Required action: Pictures excluded, reproduce exactly the lines below from the one with "#18 cho Design" through the one with "Men's Barong Cream", both included.
========================================================================
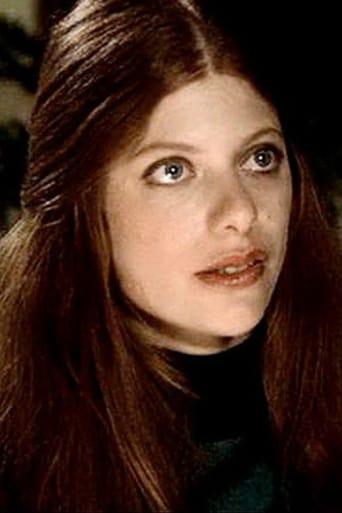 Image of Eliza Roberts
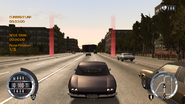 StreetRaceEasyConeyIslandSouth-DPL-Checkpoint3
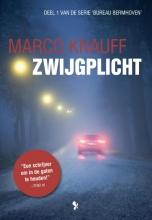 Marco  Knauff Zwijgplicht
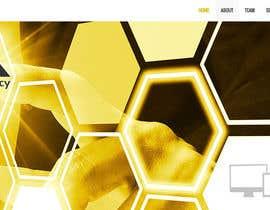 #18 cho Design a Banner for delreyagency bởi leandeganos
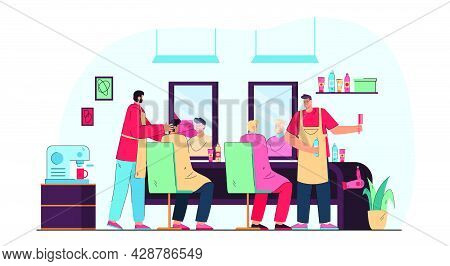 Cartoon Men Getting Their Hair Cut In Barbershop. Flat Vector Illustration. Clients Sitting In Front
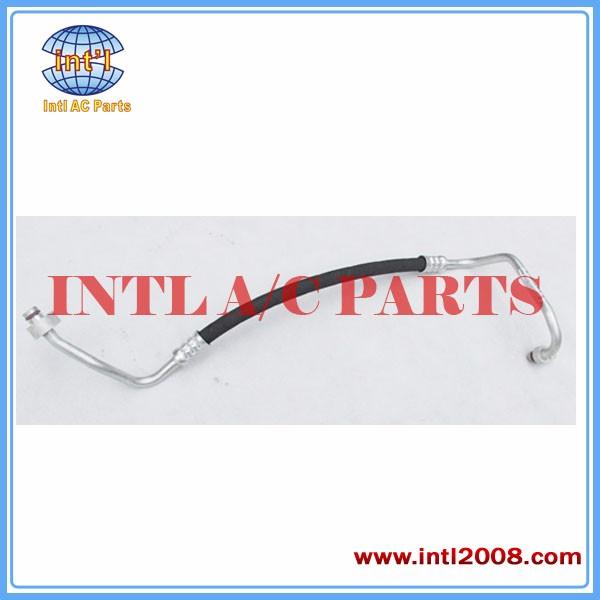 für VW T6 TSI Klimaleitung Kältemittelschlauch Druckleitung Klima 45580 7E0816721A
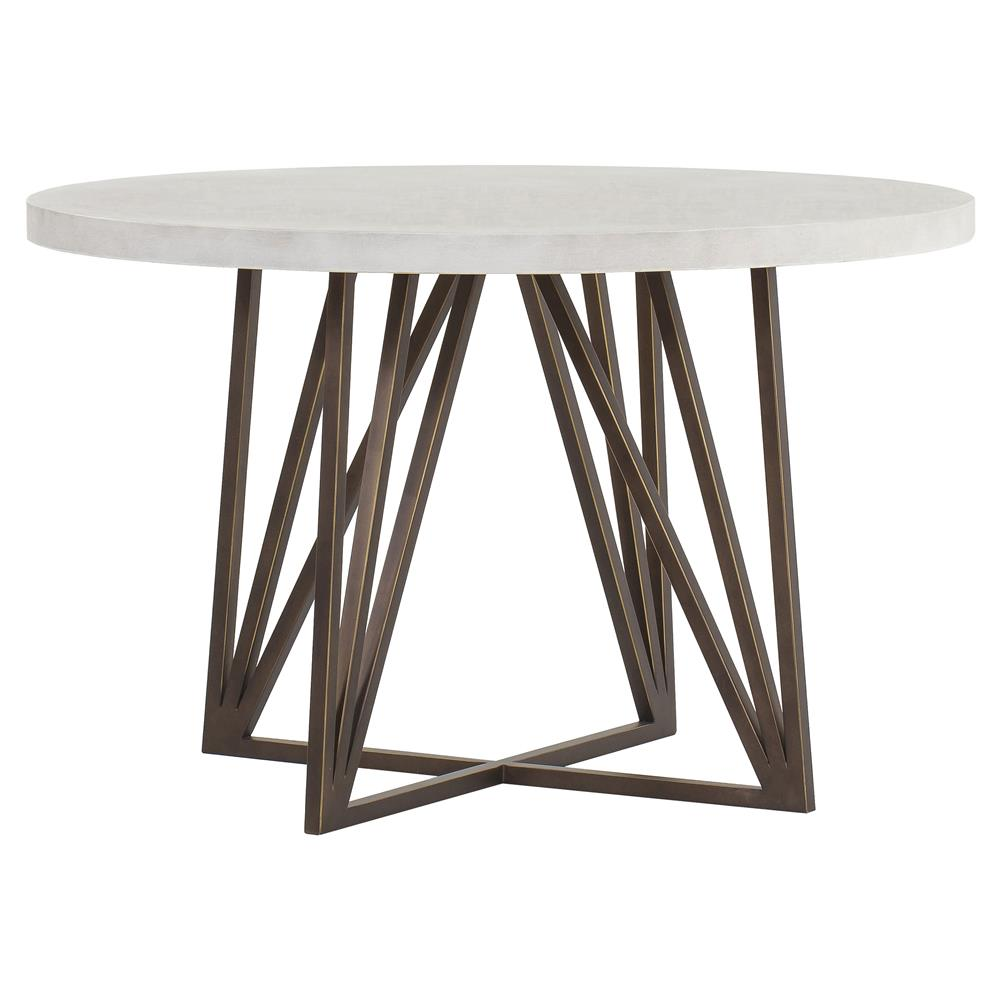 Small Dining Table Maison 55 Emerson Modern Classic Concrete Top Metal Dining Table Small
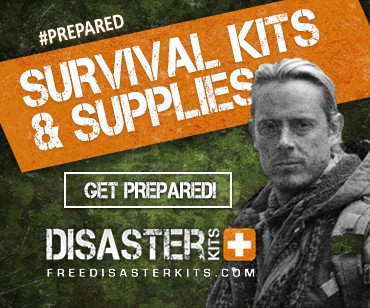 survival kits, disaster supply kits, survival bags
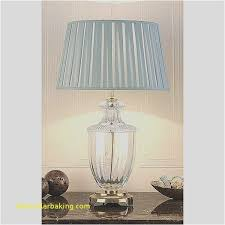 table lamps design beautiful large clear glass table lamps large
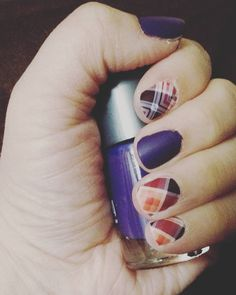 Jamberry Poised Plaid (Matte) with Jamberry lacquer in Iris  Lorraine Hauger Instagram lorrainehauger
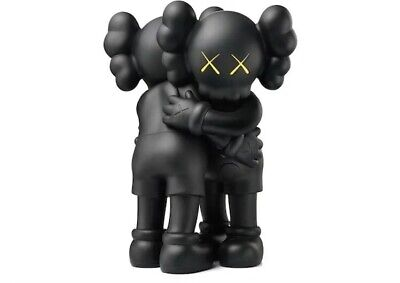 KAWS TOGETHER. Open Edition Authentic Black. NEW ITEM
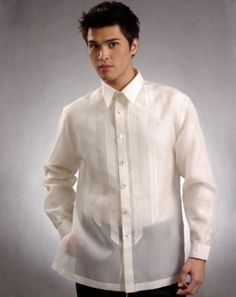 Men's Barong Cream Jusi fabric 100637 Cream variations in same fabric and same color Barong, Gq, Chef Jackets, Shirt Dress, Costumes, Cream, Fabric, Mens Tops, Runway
========================================================================
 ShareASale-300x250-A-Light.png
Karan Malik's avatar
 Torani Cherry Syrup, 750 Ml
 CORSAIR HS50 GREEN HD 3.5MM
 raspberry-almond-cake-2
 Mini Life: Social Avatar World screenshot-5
========================================================================
Output of the task:
 #18 cho Design a Banner for delreyagency bởi leandeganos
 Cartoon Men Getting Their Hair Cut In Barbershop. Flat Vector Illustration. Clients Sitting In Front
 für VW T6 TSI Klimaleitung Kältemittelschlauch Druckleitung Klima 45580 7E0816721A
 Small Dining Table Maison 55 Emerson Modern Classic Concrete Top Metal Dining Table Small
 survival kits, disaster supply kits, survival bags
 table lamps design beautiful large clear glass table lamps large
 Jamberry Poised Plaid (Matte) with Jamberry lacquer in Iris  Lorraine Hauger Instagram lorrainehauger
 KAWS TOGETHER. Open Edition Authentic Black. NEW ITEM
 Men's Barong Cream Jusi fabric 100637 Cream variations in same fabric and same color Barong, Gq, Chef Jackets, Shirt Dress, Costumes, Cream, Fabric, Mens Tops, Runway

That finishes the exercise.